Now that I have a daughter I realize more and more how critical my mother was of my sister and I growing up. My mother is a bit of a control freak (she's gotten a lot better since my adolescence) so she just wanted us to be like her, which is understandable... but even with that said, I'd much rather my daughter be with the fringe crowd and dress in clothes from goodwill than be with the cool kids in the name brand clothes. It takes more confidence to overcome the Mean Girls than to join them.
In middle school I use to come home and cry for hours because of what was said to me. I would leave the house with my sister teasing me and then spend hours at school hearing about my appearance from others.
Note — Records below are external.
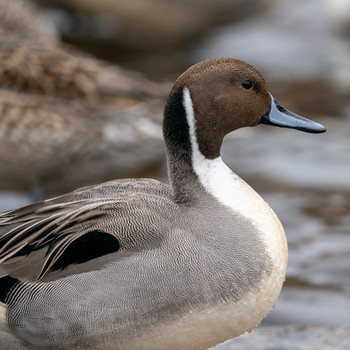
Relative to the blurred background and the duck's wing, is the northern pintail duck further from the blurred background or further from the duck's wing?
the blurred background

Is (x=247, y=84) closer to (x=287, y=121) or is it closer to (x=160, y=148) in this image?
(x=287, y=121)

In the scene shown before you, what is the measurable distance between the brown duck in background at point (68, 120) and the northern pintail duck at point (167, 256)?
2.02 metres

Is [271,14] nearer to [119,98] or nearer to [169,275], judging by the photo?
[119,98]

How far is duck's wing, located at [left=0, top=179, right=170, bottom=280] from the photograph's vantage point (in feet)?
12.5

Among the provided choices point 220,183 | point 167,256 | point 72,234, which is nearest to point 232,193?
point 220,183

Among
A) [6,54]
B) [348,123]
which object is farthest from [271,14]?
[6,54]

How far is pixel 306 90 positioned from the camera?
9.16 metres

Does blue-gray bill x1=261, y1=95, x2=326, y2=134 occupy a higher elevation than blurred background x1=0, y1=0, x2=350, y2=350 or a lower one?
lower

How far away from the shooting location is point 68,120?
607 cm

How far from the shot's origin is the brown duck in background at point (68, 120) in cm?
601

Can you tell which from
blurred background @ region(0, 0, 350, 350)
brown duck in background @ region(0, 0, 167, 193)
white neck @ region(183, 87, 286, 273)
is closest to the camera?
white neck @ region(183, 87, 286, 273)

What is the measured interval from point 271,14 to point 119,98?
5.84 metres

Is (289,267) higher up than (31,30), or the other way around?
(31,30)

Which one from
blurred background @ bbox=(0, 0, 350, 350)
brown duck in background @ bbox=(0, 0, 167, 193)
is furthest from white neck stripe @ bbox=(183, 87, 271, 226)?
brown duck in background @ bbox=(0, 0, 167, 193)
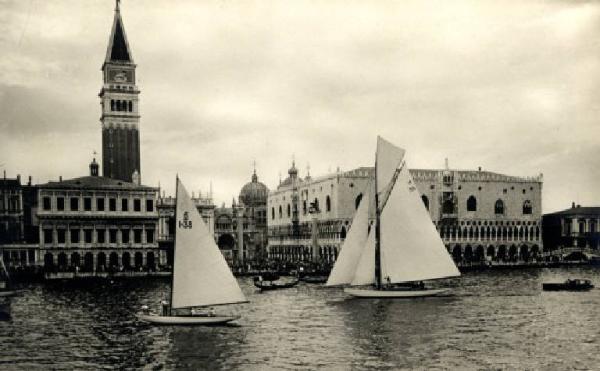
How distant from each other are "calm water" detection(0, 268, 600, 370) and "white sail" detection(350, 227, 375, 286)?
49.0 inches

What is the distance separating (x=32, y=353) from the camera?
29.4m

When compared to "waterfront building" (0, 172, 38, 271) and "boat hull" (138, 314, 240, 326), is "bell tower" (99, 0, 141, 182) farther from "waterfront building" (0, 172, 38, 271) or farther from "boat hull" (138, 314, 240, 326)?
"boat hull" (138, 314, 240, 326)

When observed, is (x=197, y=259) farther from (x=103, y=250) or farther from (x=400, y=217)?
(x=103, y=250)

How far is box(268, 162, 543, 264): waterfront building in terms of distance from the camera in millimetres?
96750

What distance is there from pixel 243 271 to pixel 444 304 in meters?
38.7

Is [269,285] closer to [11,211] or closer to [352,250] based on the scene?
[352,250]

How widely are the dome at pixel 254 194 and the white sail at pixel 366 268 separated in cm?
9299

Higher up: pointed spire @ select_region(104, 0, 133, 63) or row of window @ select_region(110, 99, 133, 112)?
pointed spire @ select_region(104, 0, 133, 63)

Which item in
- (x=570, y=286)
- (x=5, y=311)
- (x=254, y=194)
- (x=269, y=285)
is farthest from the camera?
(x=254, y=194)

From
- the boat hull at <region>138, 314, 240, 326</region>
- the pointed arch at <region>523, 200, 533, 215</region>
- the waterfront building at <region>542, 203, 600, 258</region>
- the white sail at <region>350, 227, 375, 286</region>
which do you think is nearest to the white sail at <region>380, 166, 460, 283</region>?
the white sail at <region>350, 227, 375, 286</region>

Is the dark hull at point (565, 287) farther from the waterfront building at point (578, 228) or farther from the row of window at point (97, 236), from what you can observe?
the waterfront building at point (578, 228)

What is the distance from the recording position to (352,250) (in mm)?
47188

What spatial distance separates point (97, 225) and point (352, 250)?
137ft

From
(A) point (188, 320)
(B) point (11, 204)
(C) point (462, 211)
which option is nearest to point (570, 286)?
(A) point (188, 320)
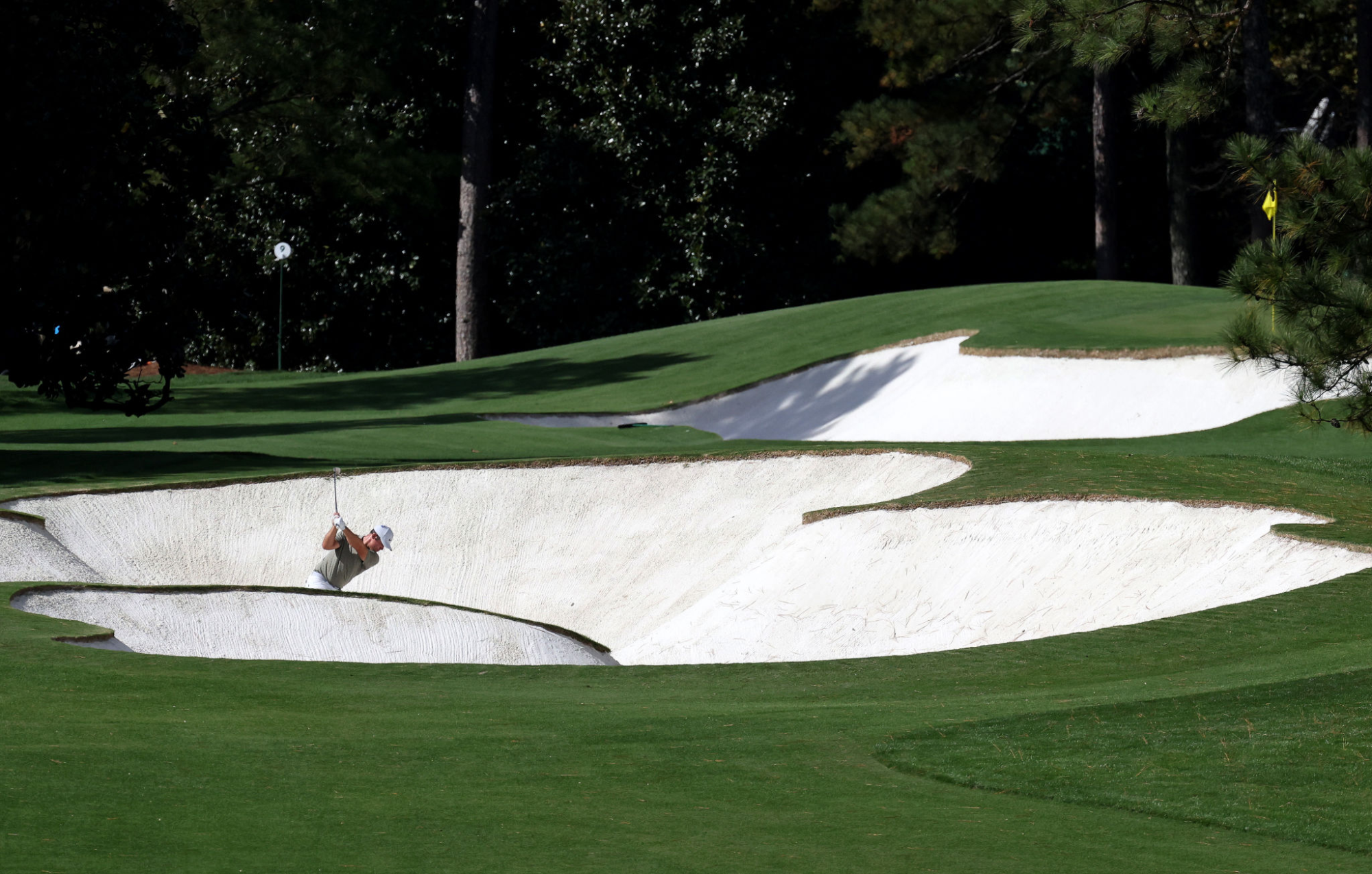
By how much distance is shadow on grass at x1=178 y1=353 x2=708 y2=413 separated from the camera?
31891 millimetres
I'd hear about who was wearing make up and who had sex over the weekend. One of my close friends was going to the tanning bed every day with her mother. I felt consumed with my outsides and it made my insides twist with confusion.
"If I wore lipstick maybe he'll notice me."
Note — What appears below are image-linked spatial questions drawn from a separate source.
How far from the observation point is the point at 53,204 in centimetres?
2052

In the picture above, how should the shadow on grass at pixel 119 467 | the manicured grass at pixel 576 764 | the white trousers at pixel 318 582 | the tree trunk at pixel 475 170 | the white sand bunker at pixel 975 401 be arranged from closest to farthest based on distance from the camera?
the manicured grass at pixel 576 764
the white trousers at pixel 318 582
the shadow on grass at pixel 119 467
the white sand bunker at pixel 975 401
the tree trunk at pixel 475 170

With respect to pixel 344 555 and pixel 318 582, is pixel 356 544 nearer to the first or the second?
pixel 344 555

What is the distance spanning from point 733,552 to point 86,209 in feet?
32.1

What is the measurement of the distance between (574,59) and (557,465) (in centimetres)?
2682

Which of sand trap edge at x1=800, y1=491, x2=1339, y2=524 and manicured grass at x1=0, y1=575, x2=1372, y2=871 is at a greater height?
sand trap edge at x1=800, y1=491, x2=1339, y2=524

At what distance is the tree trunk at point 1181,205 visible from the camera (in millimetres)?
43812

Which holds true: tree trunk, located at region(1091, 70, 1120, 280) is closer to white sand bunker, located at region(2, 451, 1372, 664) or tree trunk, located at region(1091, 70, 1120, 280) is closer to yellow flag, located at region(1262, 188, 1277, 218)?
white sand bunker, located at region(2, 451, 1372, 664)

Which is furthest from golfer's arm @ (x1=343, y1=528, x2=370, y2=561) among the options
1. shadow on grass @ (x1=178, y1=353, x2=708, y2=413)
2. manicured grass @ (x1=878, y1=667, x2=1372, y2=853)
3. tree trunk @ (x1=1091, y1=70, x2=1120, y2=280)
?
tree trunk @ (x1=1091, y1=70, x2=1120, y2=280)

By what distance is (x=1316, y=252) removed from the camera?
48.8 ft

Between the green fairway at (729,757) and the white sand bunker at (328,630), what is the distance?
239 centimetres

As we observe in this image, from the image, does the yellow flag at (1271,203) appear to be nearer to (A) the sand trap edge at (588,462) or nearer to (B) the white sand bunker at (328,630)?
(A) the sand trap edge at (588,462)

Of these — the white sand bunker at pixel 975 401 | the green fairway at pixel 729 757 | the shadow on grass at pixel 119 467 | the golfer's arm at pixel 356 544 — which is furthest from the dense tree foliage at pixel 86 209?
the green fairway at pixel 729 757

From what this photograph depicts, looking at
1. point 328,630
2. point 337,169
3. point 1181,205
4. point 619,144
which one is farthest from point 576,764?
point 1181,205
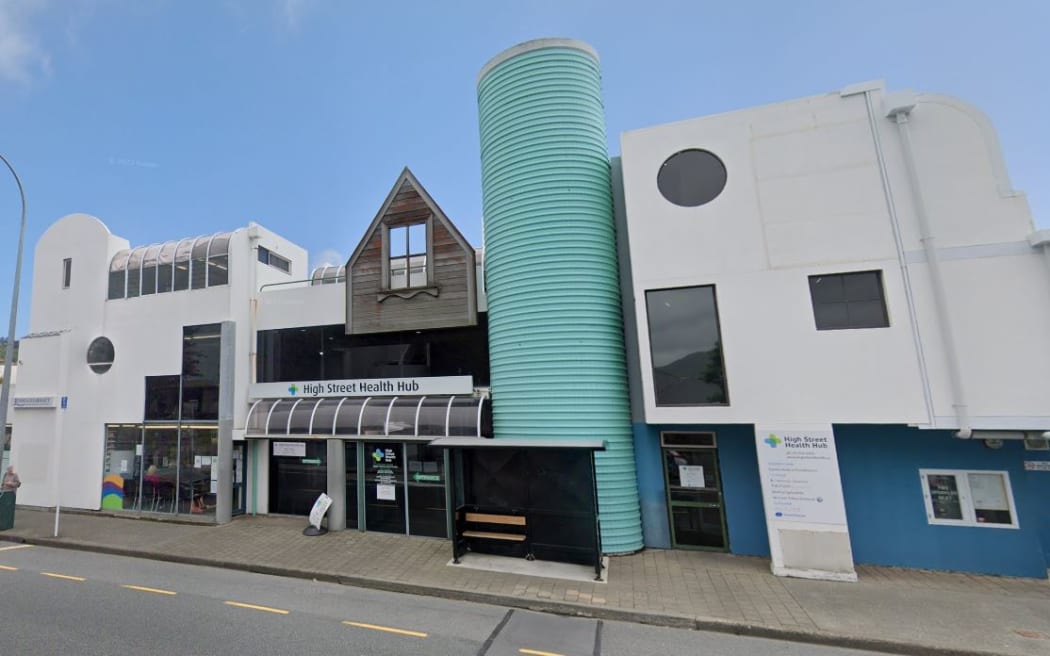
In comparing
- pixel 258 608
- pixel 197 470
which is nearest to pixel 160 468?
pixel 197 470

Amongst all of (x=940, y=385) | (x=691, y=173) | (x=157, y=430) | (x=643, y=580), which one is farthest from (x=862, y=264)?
(x=157, y=430)

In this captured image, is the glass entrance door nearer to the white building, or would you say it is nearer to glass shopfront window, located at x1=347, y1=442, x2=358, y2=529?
glass shopfront window, located at x1=347, y1=442, x2=358, y2=529

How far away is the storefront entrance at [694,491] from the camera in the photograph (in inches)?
384

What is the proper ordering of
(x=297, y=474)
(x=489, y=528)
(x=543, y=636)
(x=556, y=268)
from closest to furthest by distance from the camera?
(x=543, y=636)
(x=489, y=528)
(x=556, y=268)
(x=297, y=474)

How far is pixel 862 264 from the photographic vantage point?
868 cm

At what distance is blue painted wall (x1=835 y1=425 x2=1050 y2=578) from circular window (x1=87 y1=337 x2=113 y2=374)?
19965 mm

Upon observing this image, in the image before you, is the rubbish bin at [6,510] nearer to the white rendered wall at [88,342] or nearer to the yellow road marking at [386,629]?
the white rendered wall at [88,342]

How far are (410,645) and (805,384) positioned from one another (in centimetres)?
797

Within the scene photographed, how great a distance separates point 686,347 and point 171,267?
15.0m

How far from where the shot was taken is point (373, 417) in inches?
456

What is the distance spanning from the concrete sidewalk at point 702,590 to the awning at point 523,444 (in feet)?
7.67

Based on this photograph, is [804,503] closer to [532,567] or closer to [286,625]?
[532,567]

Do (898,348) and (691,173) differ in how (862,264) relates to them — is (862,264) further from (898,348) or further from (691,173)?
(691,173)

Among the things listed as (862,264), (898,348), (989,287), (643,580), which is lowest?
(643,580)
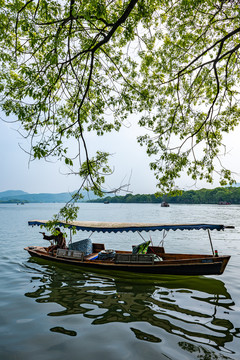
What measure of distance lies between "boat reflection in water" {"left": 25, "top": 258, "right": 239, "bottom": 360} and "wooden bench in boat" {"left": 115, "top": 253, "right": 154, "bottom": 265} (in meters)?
0.67

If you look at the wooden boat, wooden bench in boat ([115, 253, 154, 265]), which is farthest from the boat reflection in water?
wooden bench in boat ([115, 253, 154, 265])

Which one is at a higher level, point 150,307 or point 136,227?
point 136,227

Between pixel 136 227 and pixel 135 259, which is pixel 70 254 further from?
pixel 136 227

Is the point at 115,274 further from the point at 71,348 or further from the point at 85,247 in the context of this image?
the point at 71,348

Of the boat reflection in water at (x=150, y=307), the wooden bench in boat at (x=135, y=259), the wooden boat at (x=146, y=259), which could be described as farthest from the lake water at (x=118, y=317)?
the wooden bench in boat at (x=135, y=259)

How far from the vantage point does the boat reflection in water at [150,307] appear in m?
5.64

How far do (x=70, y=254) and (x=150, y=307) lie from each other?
638cm

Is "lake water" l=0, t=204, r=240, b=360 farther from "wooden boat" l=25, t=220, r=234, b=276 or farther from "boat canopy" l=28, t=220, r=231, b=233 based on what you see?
"boat canopy" l=28, t=220, r=231, b=233

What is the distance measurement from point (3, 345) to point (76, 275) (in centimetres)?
588

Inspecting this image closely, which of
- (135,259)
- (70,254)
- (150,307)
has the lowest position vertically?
(150,307)

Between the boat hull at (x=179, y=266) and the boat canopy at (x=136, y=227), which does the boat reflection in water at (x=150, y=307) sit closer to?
the boat hull at (x=179, y=266)

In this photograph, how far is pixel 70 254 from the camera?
12.7 meters

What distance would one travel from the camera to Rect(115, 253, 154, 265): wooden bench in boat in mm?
10891

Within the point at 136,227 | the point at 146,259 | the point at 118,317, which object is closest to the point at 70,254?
the point at 136,227
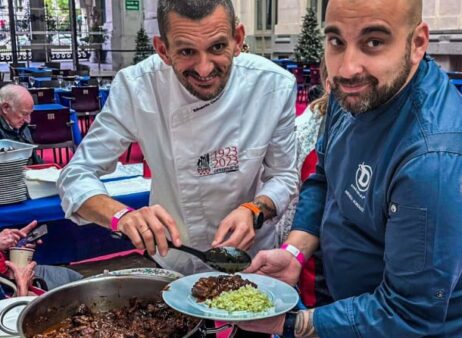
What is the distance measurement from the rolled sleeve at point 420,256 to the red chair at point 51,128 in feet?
15.0

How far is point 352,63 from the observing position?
823mm

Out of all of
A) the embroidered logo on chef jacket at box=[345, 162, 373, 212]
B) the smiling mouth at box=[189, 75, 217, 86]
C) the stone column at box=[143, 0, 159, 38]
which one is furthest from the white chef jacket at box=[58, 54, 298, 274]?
the stone column at box=[143, 0, 159, 38]

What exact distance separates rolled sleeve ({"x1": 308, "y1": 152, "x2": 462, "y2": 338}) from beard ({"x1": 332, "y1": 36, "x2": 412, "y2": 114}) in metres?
0.12

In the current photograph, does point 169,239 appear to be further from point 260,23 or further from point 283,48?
point 260,23

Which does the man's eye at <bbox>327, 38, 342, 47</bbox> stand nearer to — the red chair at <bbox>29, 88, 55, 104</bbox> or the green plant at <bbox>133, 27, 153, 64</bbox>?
the red chair at <bbox>29, 88, 55, 104</bbox>

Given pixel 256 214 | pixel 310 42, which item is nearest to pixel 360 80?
pixel 256 214

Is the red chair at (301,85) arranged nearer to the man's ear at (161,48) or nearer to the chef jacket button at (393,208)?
the man's ear at (161,48)

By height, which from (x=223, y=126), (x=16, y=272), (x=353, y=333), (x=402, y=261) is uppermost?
(x=223, y=126)

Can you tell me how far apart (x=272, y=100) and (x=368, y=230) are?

"If I wore different jeans maybe she'd be nice to me at school tomorrow."
"If I bought different shoes maybe I could sit with the cool kids at lunch."
By the time I turned fifteen I had already had sex, began painting my toe nails and would spend hours in front of a mirror trying to fix my hair just right. That is entirely too young to have had sex already. I had been sexualized by peer pressures about my appearance. It seems a lot of people don't see that connection. If you start out your child giving them stern gender barriers:
"No, Timmy, only girls play with dolls."
"No, Dana, only boys like the color blue."
You make them define themselves purely by their gender and not by their interests. You are restricting them from expression and forcing them into roles that are way past due to be shattered.
By forcing your kid into the role of "male" and "female" instead of "baby", "child" and "teenager" you are telling them to act out roles of "female is submissive to her male counterpart" and "have sex to keep your man interested" because those are the examples we are giving our children at home and in the media. If you make your daughter define herself as a girl instead of a person, she'll follow all those Top Girl fashions and Girls Guide to Sex lists. Now, I'm not saying that it won't happen regardless and preteens are already developing their personalities and have their own opinions about things already. I'm just saying-- maybe it'll show our teenagers that finding themselves and loving themselves is more important than finding what's in each others pants?
[Quick Disclosure] I'm speaking purely on personal experience and theory.
Maybe it was because I was raised in a very religious home. Maybe it's because I grew up in a small town and there wasn't much else for young people to do but explore other people's bodies, get involved in drugs or get a job. Luckily, I chose the job route. I pulled my hair up into a ponytail and no matter how many showers I took I swore my hair still smelled like cheeseburgers. I didn't respect myself though, I sought love through affection because I knew of no other way. I had been taught that love comes from the outside in, not the inside out. That is what I wish to never impose on my daughter. Why did it take me years in my twenties to realize that I had to love myself first? Why didn't someone tell me before hand?
O yeah, that's right, I was told jesus would make me happy and that's the only way I could find love. Way to give everyone insecurities and not let them trust their own instincts, jesus. What a douchebag. I didn't know of anything else. I was told if I put on my sunday best (outward appearance), gave my heart to god (outside source), and love him first (outside source) maybe I could be happy (inside) the rest of my life. Instead, it took me reversing that list and omitting religion all together before I felt comfortable with myself and began to love myself full on. I worked hard on getting to where I am today with my body. I'm still thirty or so pounds over what I was when I made this revelation but I realize I've had a baby and I don't let a little thing like baby weight make me reconsider my love for myself. I remember what it took to get to where I loved myself and I plan on revisiting those things to nurture my love.
Every relationship needs attention, even the relationship with yourself.
That's just my insight for today. Pass this on to someone you know struggling to find love through someone else. You can love yourself and still want to change things about yourself. Only you should be allowed to make those decisions about yourself anyway.